Coicué recordó las leyes y hechos significativos en la historia del proceso organizativo del Cauca. Se refirió, de manera especial, a la última acción relevante del movimiento indígena y compartió a la comunidad todo el proceso de la minga: logros, avances, dificultades y tareas que han surgido desde los diferentes sectores que se han sumado a esta iniciativa para continuar caminando la palabra de los pueblos.

Para cerrar la actividad, el Tejido de Comunicación expuso el aporte de la gestión de la comunicación como una herramienta estratégica de resistencia y dio a conocer el trabajo que, desde una visión indígena de la comunicación y la creación de medios propios en radio, internet, impresos y audiovisuales ha articulado una estrategia de comunicación para visibilizar, fortalecer y proteger los planes de vida y el proceso comunitario.

Durante la actividad se proyectó el documental de la minga realizado por el Tejido de Comunicación: País de los pueblos sin dueños, cumpliendo así no sólo con el acompañamiento a las comunidades, sino también con la tarea de socializar de manera puntual las acciones colectivas que adelanta el movimiento indígena, donde la comunidad es la protagonista.

Al culminar el encuentro, el presidente de la Junta de Acción Comunal, Moisés Indó, un joven sonriente y atento, agradeció a la comunidad por la participación, y a los invitados por la visita y la información que socializaron con los asistentes.

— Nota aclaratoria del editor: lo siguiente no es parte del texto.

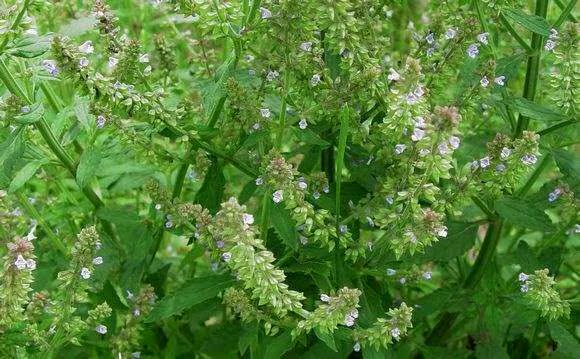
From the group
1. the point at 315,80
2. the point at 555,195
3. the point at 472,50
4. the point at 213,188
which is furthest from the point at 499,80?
the point at 213,188

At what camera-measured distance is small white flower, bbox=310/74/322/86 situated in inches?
111

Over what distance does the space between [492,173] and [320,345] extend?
3.04 ft

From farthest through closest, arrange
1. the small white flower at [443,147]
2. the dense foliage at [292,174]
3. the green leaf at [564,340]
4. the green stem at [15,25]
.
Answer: the green leaf at [564,340] → the green stem at [15,25] → the dense foliage at [292,174] → the small white flower at [443,147]

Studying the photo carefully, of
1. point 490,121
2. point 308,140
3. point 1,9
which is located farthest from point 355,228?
point 1,9

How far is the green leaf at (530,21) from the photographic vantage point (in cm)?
294

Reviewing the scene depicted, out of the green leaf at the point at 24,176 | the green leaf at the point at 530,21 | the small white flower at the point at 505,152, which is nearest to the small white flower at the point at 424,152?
the small white flower at the point at 505,152

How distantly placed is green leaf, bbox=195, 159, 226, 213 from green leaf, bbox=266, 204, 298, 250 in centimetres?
39

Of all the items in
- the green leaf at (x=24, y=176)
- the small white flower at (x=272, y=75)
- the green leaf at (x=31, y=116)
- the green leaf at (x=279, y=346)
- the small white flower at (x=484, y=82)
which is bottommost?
the green leaf at (x=279, y=346)

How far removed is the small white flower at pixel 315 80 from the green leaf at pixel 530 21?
0.68 m

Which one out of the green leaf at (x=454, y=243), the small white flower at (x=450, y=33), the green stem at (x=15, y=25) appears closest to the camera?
the green stem at (x=15, y=25)

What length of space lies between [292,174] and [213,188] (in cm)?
67

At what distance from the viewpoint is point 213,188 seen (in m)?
3.20

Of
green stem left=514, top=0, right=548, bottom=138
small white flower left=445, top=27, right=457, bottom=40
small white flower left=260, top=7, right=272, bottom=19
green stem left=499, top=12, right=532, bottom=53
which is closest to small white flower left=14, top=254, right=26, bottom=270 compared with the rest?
small white flower left=260, top=7, right=272, bottom=19

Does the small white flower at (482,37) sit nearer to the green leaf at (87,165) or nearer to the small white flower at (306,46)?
the small white flower at (306,46)
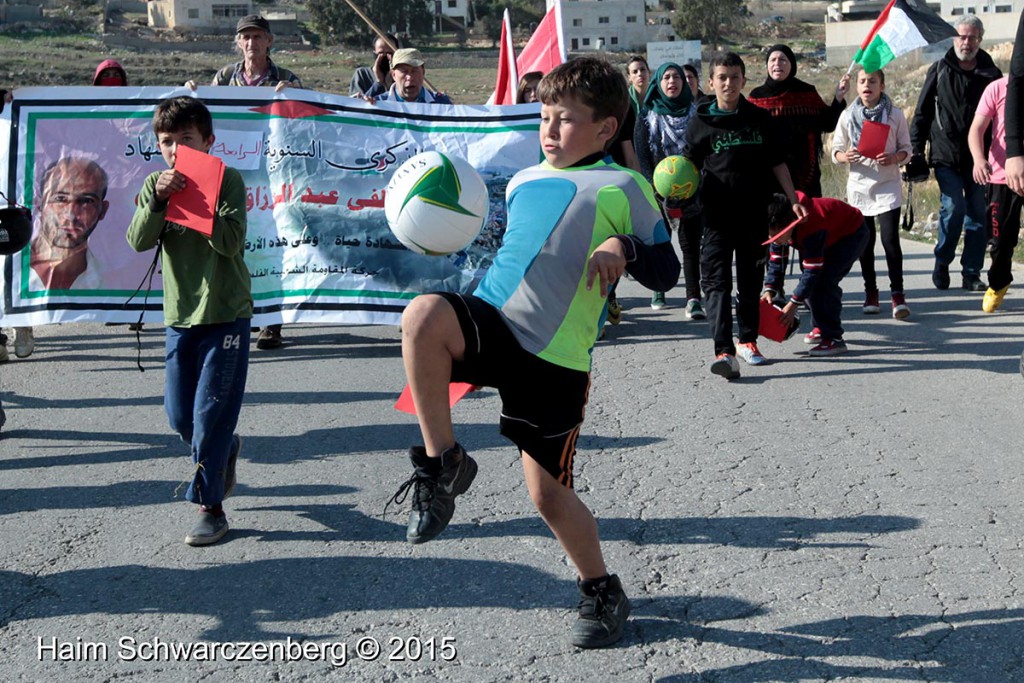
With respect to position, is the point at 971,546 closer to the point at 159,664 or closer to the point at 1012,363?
the point at 159,664

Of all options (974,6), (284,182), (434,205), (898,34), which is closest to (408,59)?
(284,182)

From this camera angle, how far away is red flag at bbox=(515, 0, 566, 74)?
1063 cm

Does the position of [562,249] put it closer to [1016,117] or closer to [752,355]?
[1016,117]

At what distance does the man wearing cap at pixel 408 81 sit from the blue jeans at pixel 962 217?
464cm

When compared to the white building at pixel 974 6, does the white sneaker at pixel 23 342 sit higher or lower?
lower

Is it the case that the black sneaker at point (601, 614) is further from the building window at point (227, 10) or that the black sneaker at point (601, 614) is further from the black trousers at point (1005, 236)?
the building window at point (227, 10)

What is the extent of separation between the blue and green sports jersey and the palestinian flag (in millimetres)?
6459

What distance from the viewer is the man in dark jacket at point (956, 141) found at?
35.7 feet

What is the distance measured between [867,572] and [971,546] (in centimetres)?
53

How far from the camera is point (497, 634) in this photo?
13.6 ft

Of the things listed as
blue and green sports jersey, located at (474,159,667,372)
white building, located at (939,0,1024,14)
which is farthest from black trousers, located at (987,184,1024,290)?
white building, located at (939,0,1024,14)

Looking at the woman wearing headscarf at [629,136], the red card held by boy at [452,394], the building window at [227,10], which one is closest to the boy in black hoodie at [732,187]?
the woman wearing headscarf at [629,136]

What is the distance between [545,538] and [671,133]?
5.87m

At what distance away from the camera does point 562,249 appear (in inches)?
154
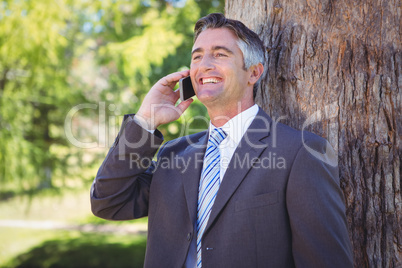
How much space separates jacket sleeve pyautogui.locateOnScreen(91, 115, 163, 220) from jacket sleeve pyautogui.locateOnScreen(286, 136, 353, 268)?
80 centimetres

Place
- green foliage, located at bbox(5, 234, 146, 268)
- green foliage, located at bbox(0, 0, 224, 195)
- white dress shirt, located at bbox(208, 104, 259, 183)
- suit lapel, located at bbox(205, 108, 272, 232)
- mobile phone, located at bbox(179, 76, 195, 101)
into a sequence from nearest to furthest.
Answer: suit lapel, located at bbox(205, 108, 272, 232) → white dress shirt, located at bbox(208, 104, 259, 183) → mobile phone, located at bbox(179, 76, 195, 101) → green foliage, located at bbox(0, 0, 224, 195) → green foliage, located at bbox(5, 234, 146, 268)

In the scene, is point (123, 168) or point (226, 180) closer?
point (226, 180)

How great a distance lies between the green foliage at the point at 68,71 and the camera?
616 cm

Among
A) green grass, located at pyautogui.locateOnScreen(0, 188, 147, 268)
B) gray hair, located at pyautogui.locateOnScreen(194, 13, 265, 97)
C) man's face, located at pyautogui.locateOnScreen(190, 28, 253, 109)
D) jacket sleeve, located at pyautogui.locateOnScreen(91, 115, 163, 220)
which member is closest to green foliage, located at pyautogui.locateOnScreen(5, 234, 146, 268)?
green grass, located at pyautogui.locateOnScreen(0, 188, 147, 268)

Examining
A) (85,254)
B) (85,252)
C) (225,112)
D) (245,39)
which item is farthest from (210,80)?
(85,252)

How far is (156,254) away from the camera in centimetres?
202

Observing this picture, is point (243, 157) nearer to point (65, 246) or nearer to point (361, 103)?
point (361, 103)

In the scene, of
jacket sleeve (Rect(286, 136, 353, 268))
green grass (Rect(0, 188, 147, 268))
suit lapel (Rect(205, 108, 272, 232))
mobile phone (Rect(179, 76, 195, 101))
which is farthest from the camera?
green grass (Rect(0, 188, 147, 268))

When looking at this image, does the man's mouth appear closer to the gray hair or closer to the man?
the man

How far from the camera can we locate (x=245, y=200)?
5.90 feet

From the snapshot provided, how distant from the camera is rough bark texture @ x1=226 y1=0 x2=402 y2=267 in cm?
196

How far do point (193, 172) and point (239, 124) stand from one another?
0.37m

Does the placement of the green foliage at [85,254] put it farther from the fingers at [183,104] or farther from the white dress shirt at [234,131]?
the white dress shirt at [234,131]

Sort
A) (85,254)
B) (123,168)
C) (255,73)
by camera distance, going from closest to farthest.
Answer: (123,168) → (255,73) → (85,254)
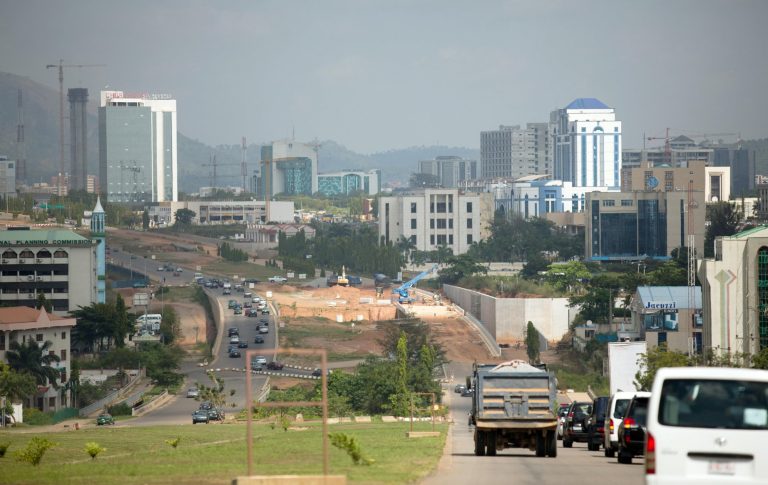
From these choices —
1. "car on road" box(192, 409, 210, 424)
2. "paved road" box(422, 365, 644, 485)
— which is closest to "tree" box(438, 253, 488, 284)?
"car on road" box(192, 409, 210, 424)

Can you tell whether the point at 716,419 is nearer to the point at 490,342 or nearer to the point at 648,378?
the point at 648,378

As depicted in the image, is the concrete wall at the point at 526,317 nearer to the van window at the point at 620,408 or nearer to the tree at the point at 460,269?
the tree at the point at 460,269

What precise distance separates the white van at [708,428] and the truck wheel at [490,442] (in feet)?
61.1

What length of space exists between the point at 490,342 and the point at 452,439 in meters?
84.0

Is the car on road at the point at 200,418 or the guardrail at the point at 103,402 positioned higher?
the car on road at the point at 200,418

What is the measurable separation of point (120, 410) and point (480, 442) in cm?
5696

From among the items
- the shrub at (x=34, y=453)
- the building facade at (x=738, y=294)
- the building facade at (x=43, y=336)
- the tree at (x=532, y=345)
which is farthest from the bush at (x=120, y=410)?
the shrub at (x=34, y=453)

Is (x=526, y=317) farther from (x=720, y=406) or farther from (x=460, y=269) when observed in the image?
(x=720, y=406)

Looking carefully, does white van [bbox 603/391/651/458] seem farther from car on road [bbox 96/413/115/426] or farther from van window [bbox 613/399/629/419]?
car on road [bbox 96/413/115/426]

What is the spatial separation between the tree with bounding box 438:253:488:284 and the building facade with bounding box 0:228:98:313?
5796cm

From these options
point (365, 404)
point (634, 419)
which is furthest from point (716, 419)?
point (365, 404)

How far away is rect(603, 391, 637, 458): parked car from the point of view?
36.8 m

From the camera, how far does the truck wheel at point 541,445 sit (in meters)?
36.6

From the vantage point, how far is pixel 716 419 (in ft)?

Indó manifestó la intención de continuar trabajando en unidad desde las familias y pidió el apoyo y acompañamiento de las autoridades tradicionales para superar las dificultades y seguir construyendo juntos una comunidad nueva.

La comunidad de Esther Corinto reafirmó su propósito de unidad y resistencia para poder vivir tranquilos y construir cada día un mejor futuro para los que vienen después.